• [REQUIRED TASKS]:
[1] In the forum post, what distribution does X_n follow?
[2] Pull out every line of the records that contains the word "below".

• [DOCUMENT SEGMENT]:
---+---
So the question asks: Let $X_n$~Bin(2n,1/2),use Stirling’s approximation for $n!$ to show $P [X_n = n]$~ $1/√(πn)$ as $n→ ∞$, and show the error in the estimate for $P [X_n ≤ n]$, given by the central limit theorem, is approximately $1/(2√(πn))$
So far I got:
using Stirling’s approximation for $n!$:
$n! ≈(n/e)^n √(2πn)$
$\binom {2n} {1/2} = \frac {2n!} {({1/2})!(2n-{1/2})!}=\frac {(2n/e)^{2n} 2√(πn)} {(√π / 2)((2n-1/2)/e)^{2n-1/2}√(2π(2n-1/2))}$
But I can't see why it is equal to $1/√(πn)$ when n goes to infinity.
Also I am really sorry about the format which causes incovinence for reading, so I also attached the screenshot of my work below.
---+---
Questions on pictured scenes

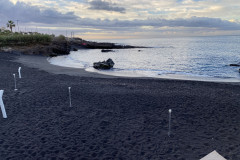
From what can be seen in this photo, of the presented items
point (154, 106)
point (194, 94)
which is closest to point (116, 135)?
point (154, 106)

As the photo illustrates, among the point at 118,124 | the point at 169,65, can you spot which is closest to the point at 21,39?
the point at 169,65

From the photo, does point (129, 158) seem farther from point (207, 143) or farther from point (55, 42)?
point (55, 42)

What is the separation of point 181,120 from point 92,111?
16.5 ft

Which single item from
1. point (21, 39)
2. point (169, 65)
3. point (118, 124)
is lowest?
point (118, 124)

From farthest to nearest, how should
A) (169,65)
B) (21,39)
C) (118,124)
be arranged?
(21,39) → (169,65) → (118,124)

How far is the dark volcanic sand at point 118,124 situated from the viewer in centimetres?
698

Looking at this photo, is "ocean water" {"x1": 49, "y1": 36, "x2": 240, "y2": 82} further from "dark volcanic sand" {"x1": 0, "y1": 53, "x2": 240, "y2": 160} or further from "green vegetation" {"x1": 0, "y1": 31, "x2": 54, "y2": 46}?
"green vegetation" {"x1": 0, "y1": 31, "x2": 54, "y2": 46}

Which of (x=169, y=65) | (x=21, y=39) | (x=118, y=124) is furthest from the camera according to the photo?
(x=21, y=39)

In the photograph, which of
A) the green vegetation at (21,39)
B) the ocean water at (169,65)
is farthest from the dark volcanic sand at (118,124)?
the green vegetation at (21,39)

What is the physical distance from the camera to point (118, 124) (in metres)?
9.43

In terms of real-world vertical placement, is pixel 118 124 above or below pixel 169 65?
below

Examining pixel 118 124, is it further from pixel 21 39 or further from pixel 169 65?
pixel 21 39

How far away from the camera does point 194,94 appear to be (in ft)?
49.0

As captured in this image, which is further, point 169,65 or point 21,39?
point 21,39
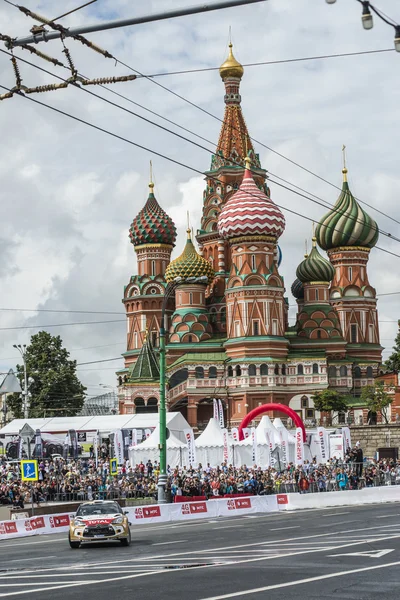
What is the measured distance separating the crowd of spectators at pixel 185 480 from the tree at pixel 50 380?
36643 millimetres

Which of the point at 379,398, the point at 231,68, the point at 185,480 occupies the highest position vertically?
the point at 231,68

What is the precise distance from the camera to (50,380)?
89438 mm

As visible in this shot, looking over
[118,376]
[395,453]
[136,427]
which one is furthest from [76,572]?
[118,376]

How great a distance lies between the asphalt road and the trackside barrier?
1761mm

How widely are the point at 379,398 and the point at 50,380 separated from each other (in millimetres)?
28067

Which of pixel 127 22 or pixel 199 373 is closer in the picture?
pixel 127 22

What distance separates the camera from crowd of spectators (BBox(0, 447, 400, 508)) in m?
41.9

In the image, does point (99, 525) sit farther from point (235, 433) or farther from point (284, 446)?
point (235, 433)

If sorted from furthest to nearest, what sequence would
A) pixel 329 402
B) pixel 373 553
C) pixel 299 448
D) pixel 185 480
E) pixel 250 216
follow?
pixel 250 216 < pixel 329 402 < pixel 299 448 < pixel 185 480 < pixel 373 553

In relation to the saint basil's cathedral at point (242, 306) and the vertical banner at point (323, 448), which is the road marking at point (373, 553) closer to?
the vertical banner at point (323, 448)

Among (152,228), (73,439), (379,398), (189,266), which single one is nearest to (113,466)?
(73,439)

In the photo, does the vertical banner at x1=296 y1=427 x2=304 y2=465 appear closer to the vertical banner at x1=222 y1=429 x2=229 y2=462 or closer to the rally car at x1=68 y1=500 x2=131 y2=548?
the vertical banner at x1=222 y1=429 x2=229 y2=462

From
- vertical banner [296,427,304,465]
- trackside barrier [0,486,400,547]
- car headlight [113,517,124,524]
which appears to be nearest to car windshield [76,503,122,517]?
car headlight [113,517,124,524]

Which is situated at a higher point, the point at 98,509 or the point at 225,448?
the point at 225,448
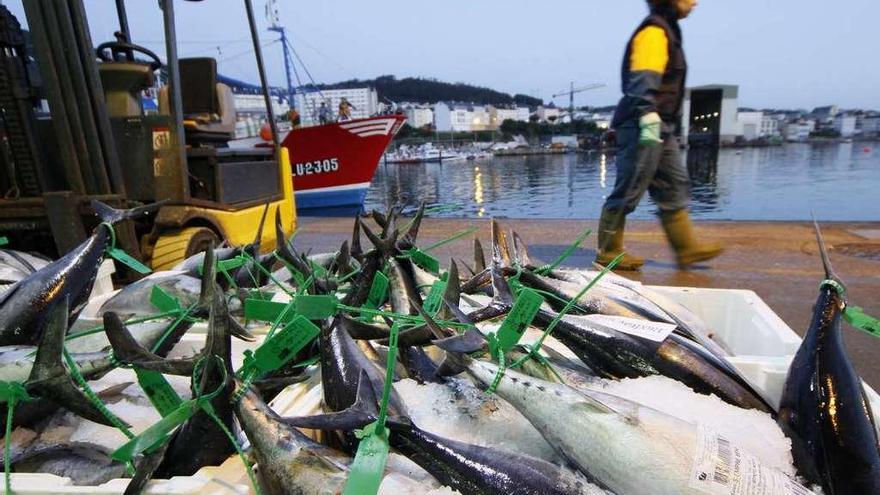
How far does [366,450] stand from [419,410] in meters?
0.41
---+---
• [THE REPLIES]:
[1] Bin(2n, 1/2)

[2]
In terms of real-world vertical placement, is pixel 118 124 above or below pixel 169 65?
below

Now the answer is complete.